Objective: To examine the impact of age and lexical status at the time of primary palatal surgery on speech outcome of preschoolers with cleft palate.
Participants: Forty children (33 to 42 months) with nonsyndromic cleft palate participated in the study. Twenty children (Group 1) were less lexically advanced and younger (mean age = 11 months) and 20 children (Group 2) were more lexically advanced and older (mean age = 15 months) when palatal surgery was performed.
Main outcome measures: Samples of the children's spontaneous speech were compared on 11 speech production measures (e.g., size of consonant inventory, total consonants correct, % correct for manner of articulation categories, compensatory articulation usage, etc.). Next, listeners rated a 30-second sample of each child's connected speech for articulation proficiency and hypernasality, separately, using direct magnitude estimation (DME).
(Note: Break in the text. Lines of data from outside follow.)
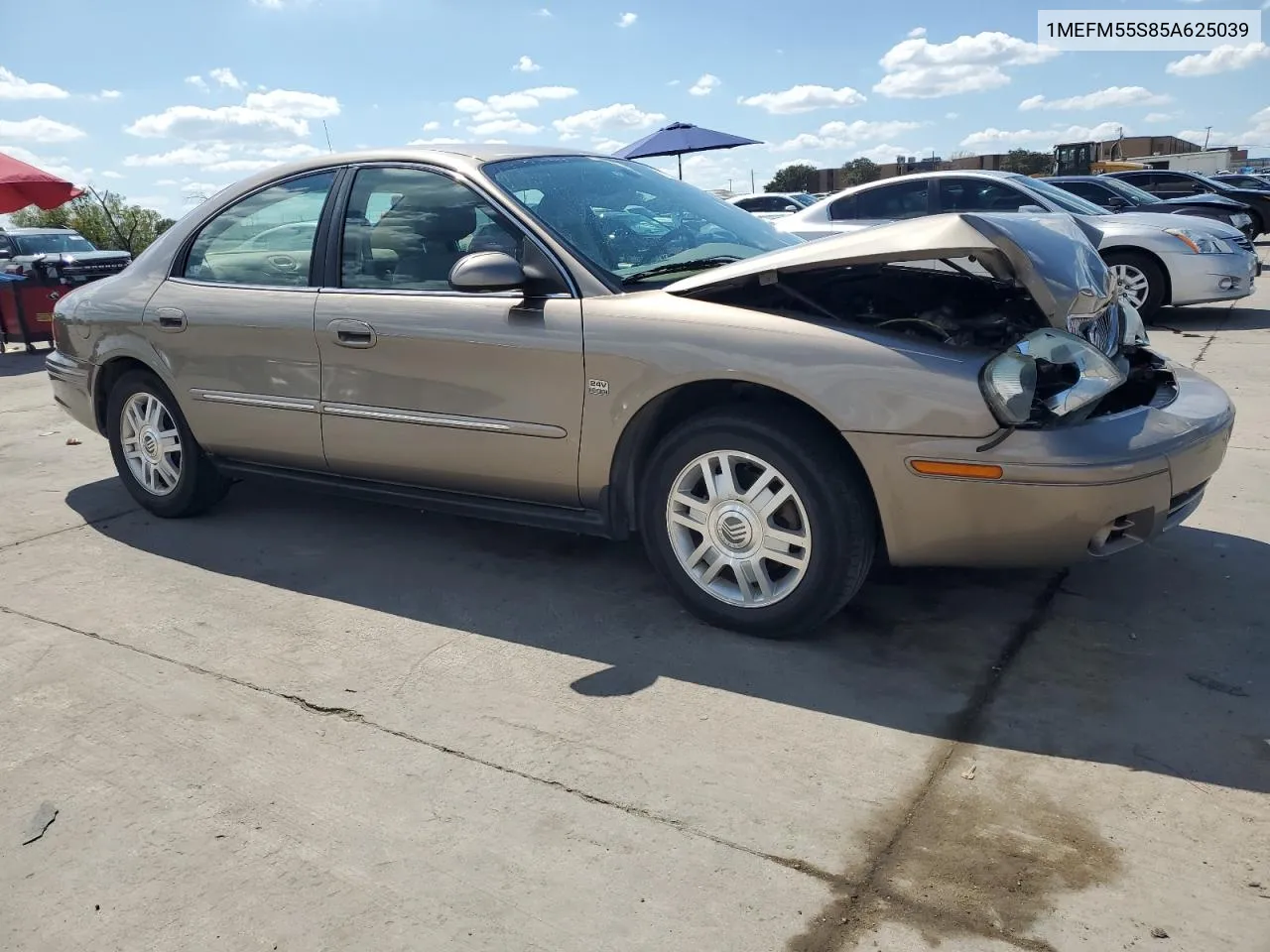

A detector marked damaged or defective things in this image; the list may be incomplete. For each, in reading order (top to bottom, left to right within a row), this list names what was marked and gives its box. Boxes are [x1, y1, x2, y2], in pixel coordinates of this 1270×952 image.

crumpled hood [665, 211, 1112, 322]
damaged front end [670, 213, 1173, 431]
broken headlight [975, 332, 1127, 428]
crack in concrete [5, 606, 848, 893]
crack in concrete [787, 573, 1067, 952]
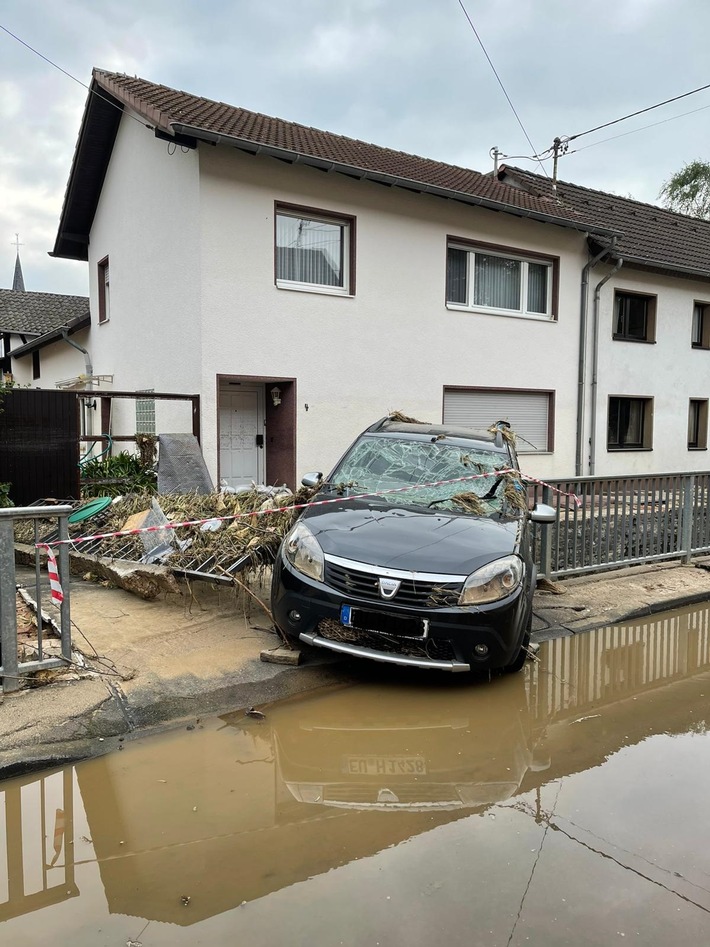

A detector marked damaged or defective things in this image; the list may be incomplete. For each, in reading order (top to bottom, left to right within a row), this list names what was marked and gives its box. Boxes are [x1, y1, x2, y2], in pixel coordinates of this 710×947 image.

bent metal fence [0, 504, 72, 696]
damaged black car [272, 416, 556, 672]
shattered windshield [326, 438, 524, 520]
bent metal fence [532, 472, 710, 580]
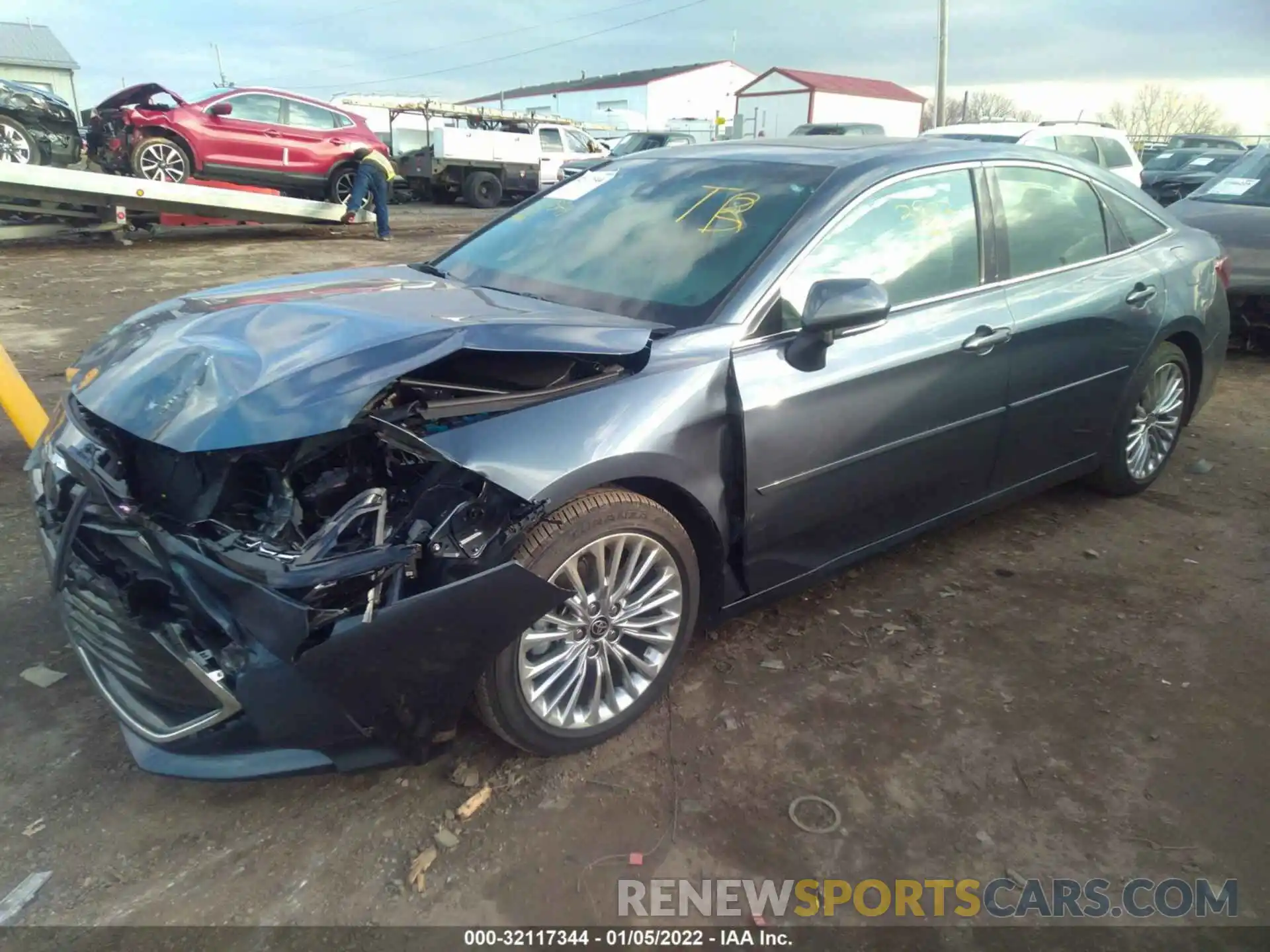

Results: Group differences were noted for 4 of the 11 speech production measures. Children in Group 1 exhibited larger consonant inventories (and true consonant inventories) and more accurate production of nasals and liquids compared to children in Group 2. On the DME task, significant group differences were found for ratings of articulation proficiency and hypernasality. Children in Group 1 exhibited better articulation and less hypernasality than children in Group 2.
Conclusions: The findings suggested that children who were less lexically advanced and younger at the time of palatal surgery exhibited better articulation and resonance outcomes at 3 years of age.